日本の海洋研究開発機構などによる分析で、私たちの体を作る基本パーツが宇宙に揃っていたことが判明したのだ。
かつて生命の材料は地球で生まれたと考えられていたが、今回の発見で「宇宙から届いた」という説が現実味を帯びてきた。
宇宙から飛来した小惑星が、地球に生命の種をまいたのかもしれない。
この研究成果は『Nature Astronomy[https://www.nature.com/articles/s41550-026-02791-z]』誌(2026年3月16日付)に掲載された。
参考文献:
小惑星リュウグウ試料から5種すべての核酸塩基を発見
https://www.jamstec.go.jp/j/about/press_release/20260317[https://www.jamstec.go.jp/j/about/press_release/20260317/#c1]
リュウグウの砂から生命の材料である核酸塩基5種類を検出
海洋研究開発機構(JAMSTEC)などの研究チームは、小惑星「リュウグウ」が持ち帰った砂や微細な岩片などの試料から、DNAとRNAを構成する5種類の「核酸塩基(かくさんえんき)」をすべて発見した。
核酸塩基は、地球上のすべての生物が持つ遺伝情報を記録するDNAやRNAを構成する分子で、生命の設計図を書き込む「文字」にあたる。

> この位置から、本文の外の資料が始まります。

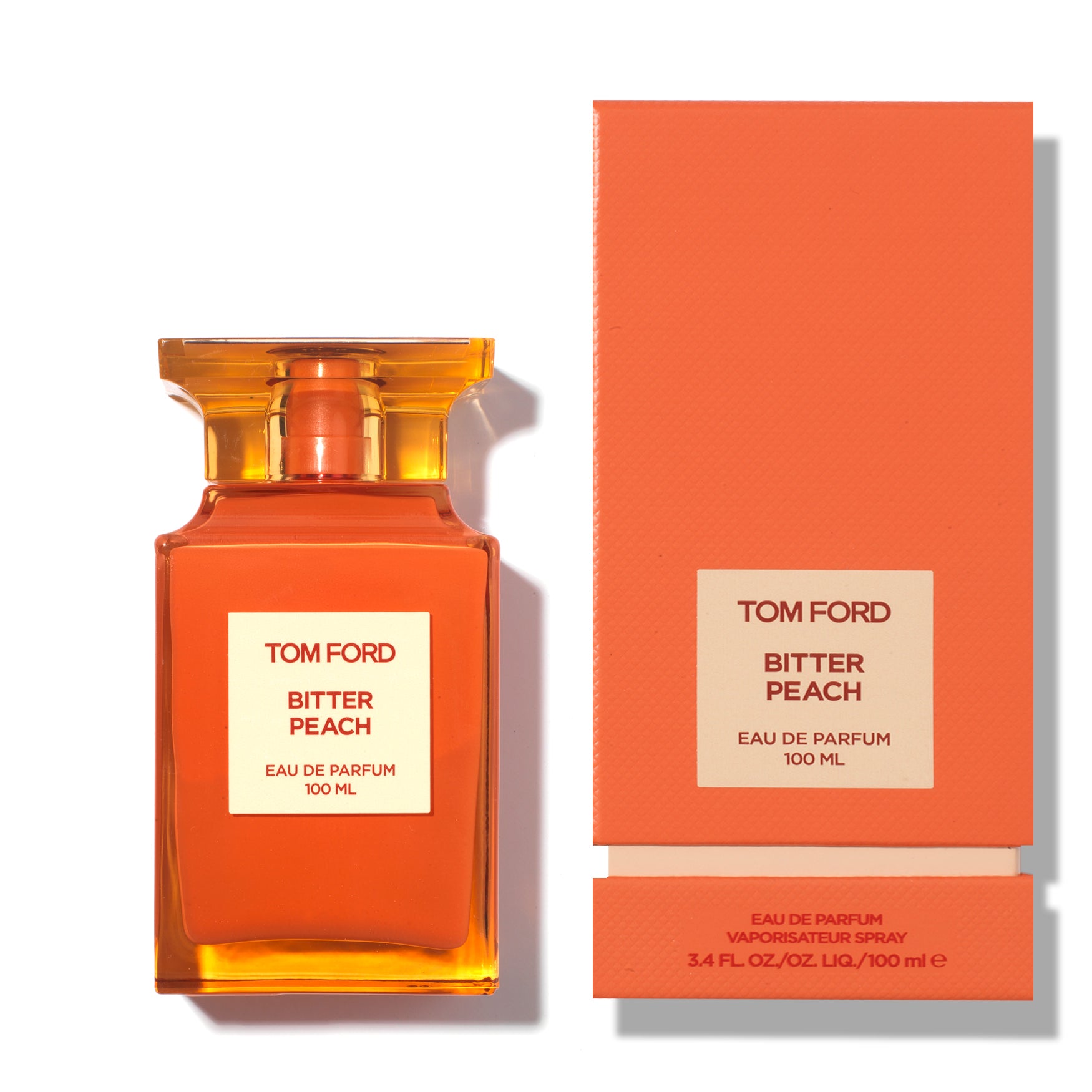 Tom Ford Bitter Peach Eau de Parfum 100ml | Fruity Amber Spicy Unisex Fragrance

これまでの調査では、RNAで使われる塩基「ウラシル」1種類だけが確認されていたが、今回の精密な分析によって、新たに「アデニン」「グアニン」「シトシン」「チミン」の4種類も検出され、生命が利用する核酸塩基5種類すべてがそろった。
この結果は、生命の設計図を構成する基本分子が小惑星の内部に存在していたことを示している。
生命の材料となる分子が、地球が誕生する前から宇宙空間で作られていた可能性を示す重要な成果である。
生命の材料となる分子は宇宙空間に
今回の研究で使われた試料は、JAXAの探査機「はやぶさ2」が小惑星リュウグウで採取し、2020年に地球へ持ち帰ったものである。

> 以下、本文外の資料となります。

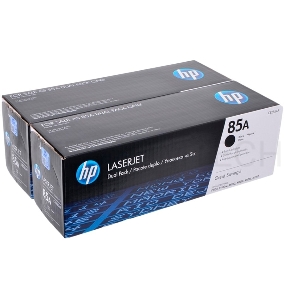 Тонер-картридж HP CE285AF/CE285AD черный двойная упаковка для P1102/P1102w, M1132/M1212nf, 1130/1217 2 x 1600стр.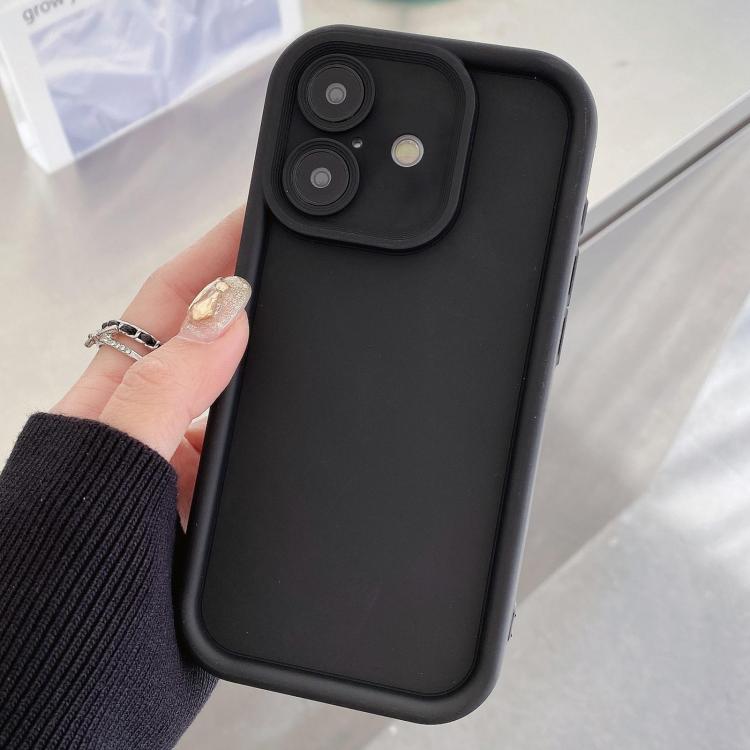 防震框架霧面精準孔位 TPU 手機殼，適用於 iPhone 17e / 16e、iPhone 17 Pro Max、iPhone 17 Pro、iPhone 17、iPhone Air、iPhone 16 Pro Max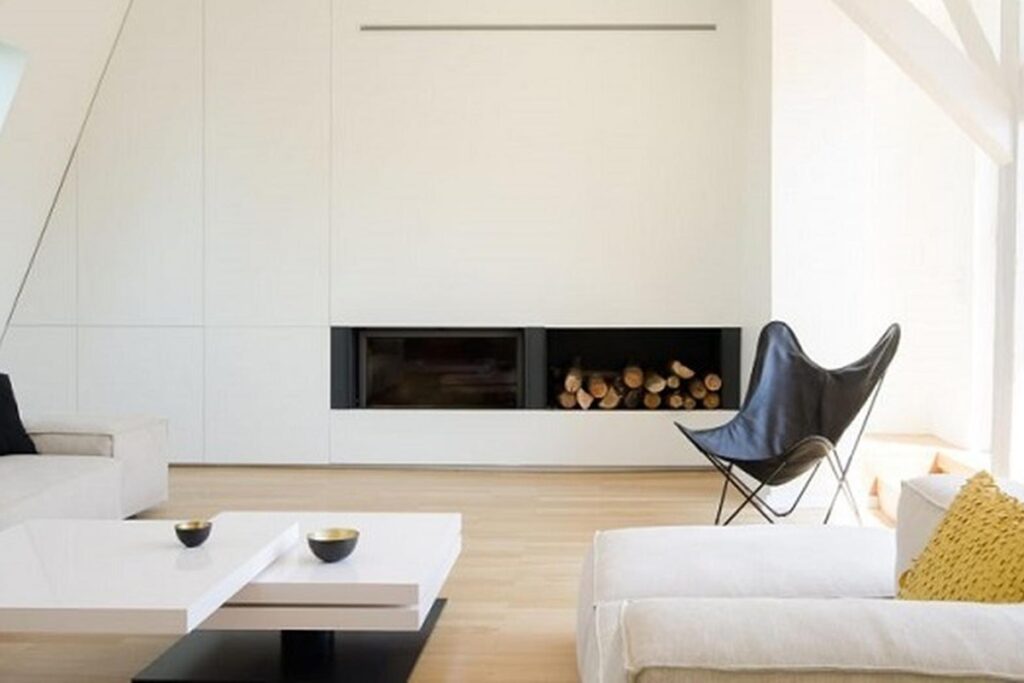 Un duplex moderne dans un immeuble ancien à Strasbourg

リュウグウは地球から約3億km離れた軌道を公転する小惑星で、太陽系誕生初期の物質を比較的よく残していると考えられている。
研究チームは、地球の物質が混ざるコンタミネーション(汚染)を避けるため、クリーンルームと呼ばれる清浄な実験施設で試料を分析した。

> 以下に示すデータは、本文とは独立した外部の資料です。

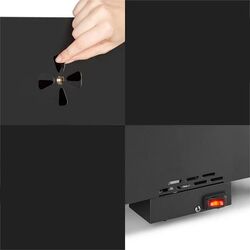 Afumatoare Klarstein Flintstone (Black) Thumb
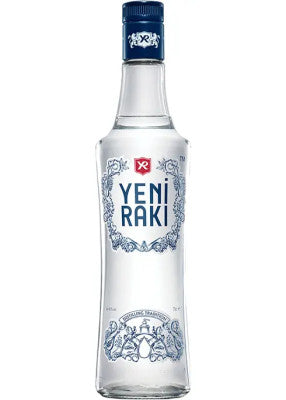 Yeni Raki With Glass Set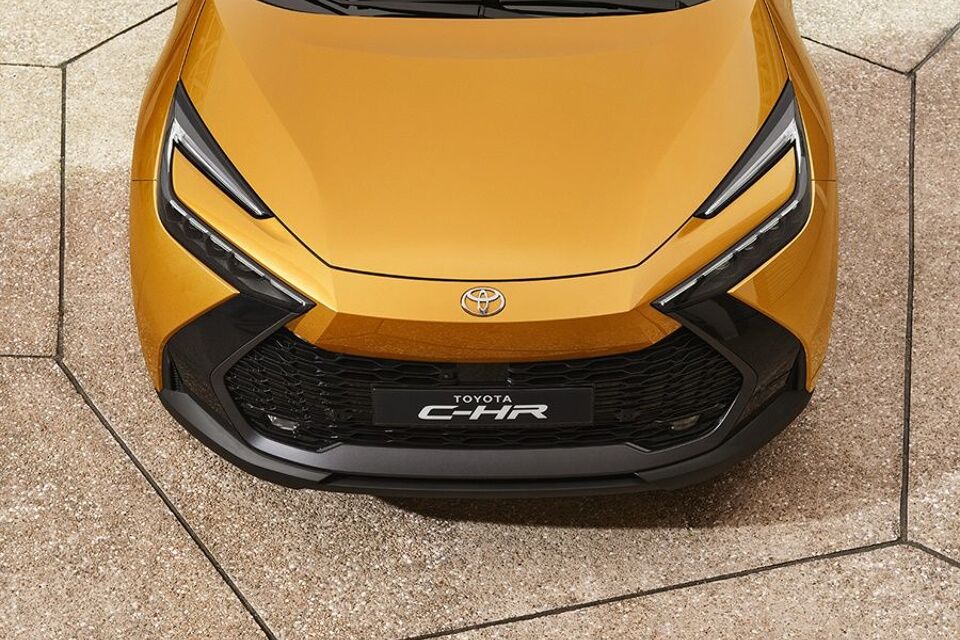 Toyota C-HR hev active 103kW cvt aut 2024 – afbeelding 9 van 9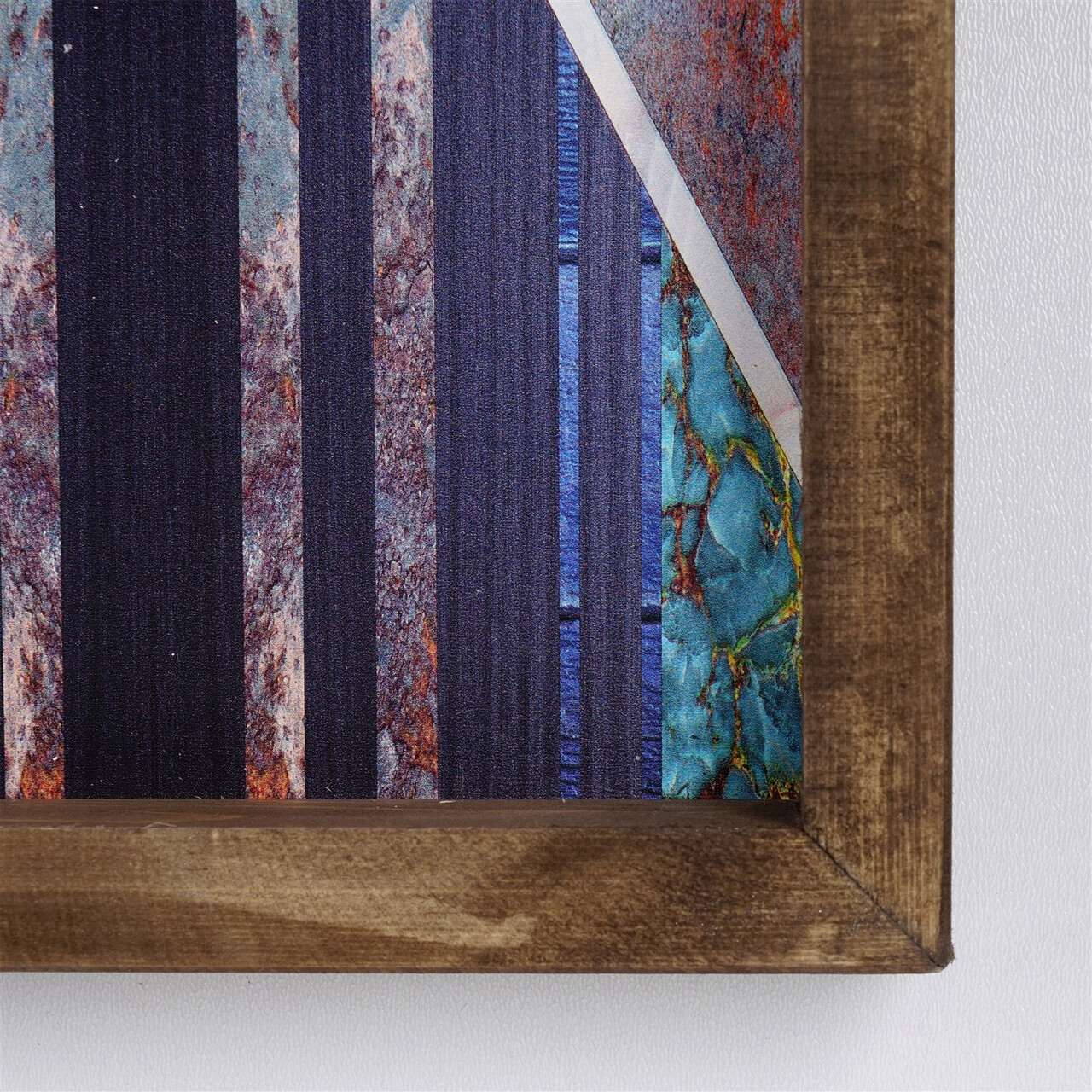 Tablou decorativ TAH177 Lemn Multicolor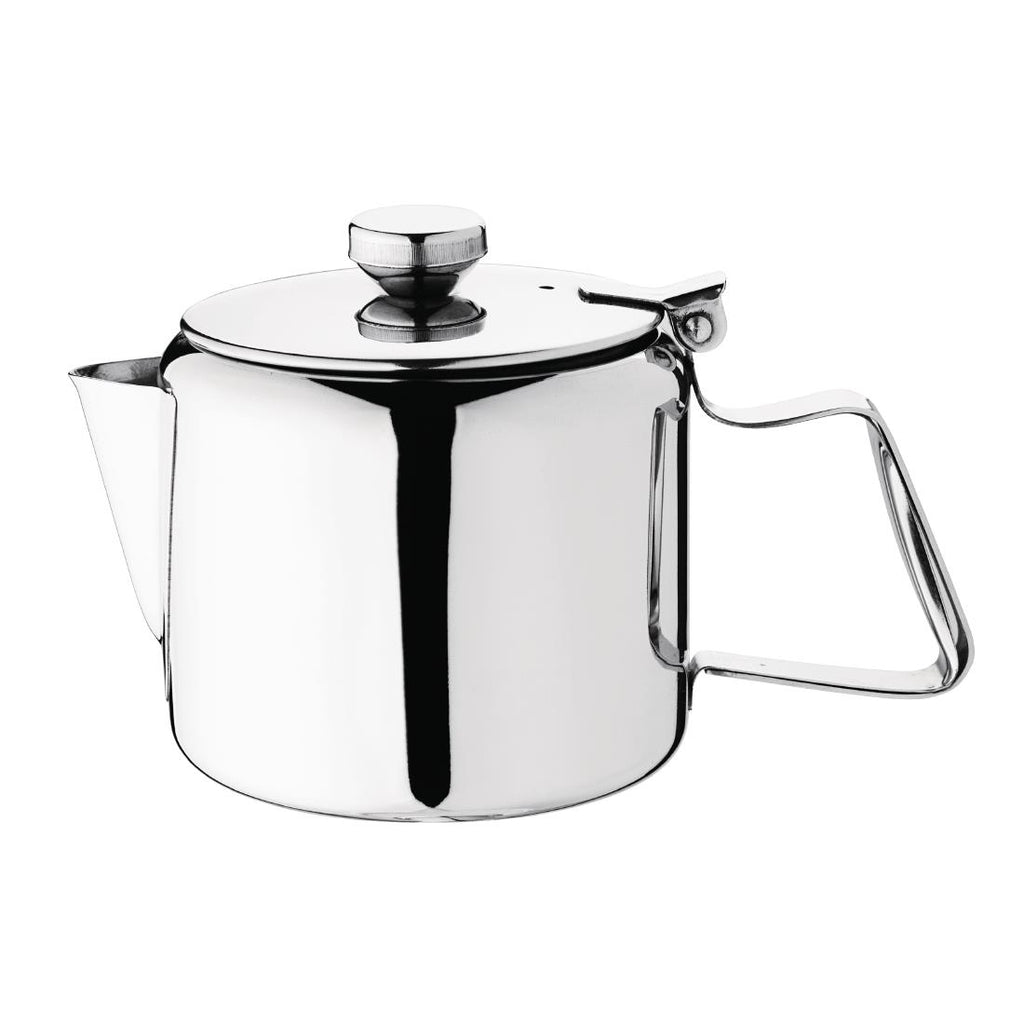 Olympia Concorde Stainless Steel Teapot 570ml K678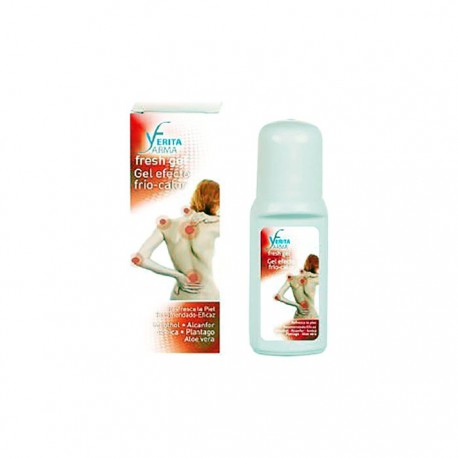 Verita Farma Fresh gel efecto frío-calor 60ml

さらに検出された核酸塩基が地球由来ではないことを確認するための検証も行われた。
その結果、核酸塩基がリュウグウ内部で形成された可能性が高いことが示された。
今回の発見は、生命の材料となる分子が太陽系初期から宇宙空間に存在していた可能性を示している。
アンモニアが核酸塩基の形成に関わった可能性
研究チームは、リュウグウに含まれるアンモニアの濃度が、核酸塩基の種類や量のバランスに影響している可能性にも注目している。
アンモニアは窒素を含む分子で、有機分子の形成に関与する物質として知られている。
また、NASA)探査機「オシリス・レックス」が持ち帰った小惑星「ベンヌ」からも、同じ5種類の核酸塩基が確認されている。
複数の小惑星で生命の材料となる分子が見つかったことから、こうした分子が太陽系初期の宇宙空間に広く存在していた可能性が高まった。
原始地球では小惑星や隕石の衝突が頻繁に起きていたと考えられており、これらの天体が生命の材料を地球へ運び込んだ可能性がある。
研究チームは今後、これらの分子が宇宙でどのように作られ、どのようにして生命の誕生につながったのかを詳しく調べる予定だ。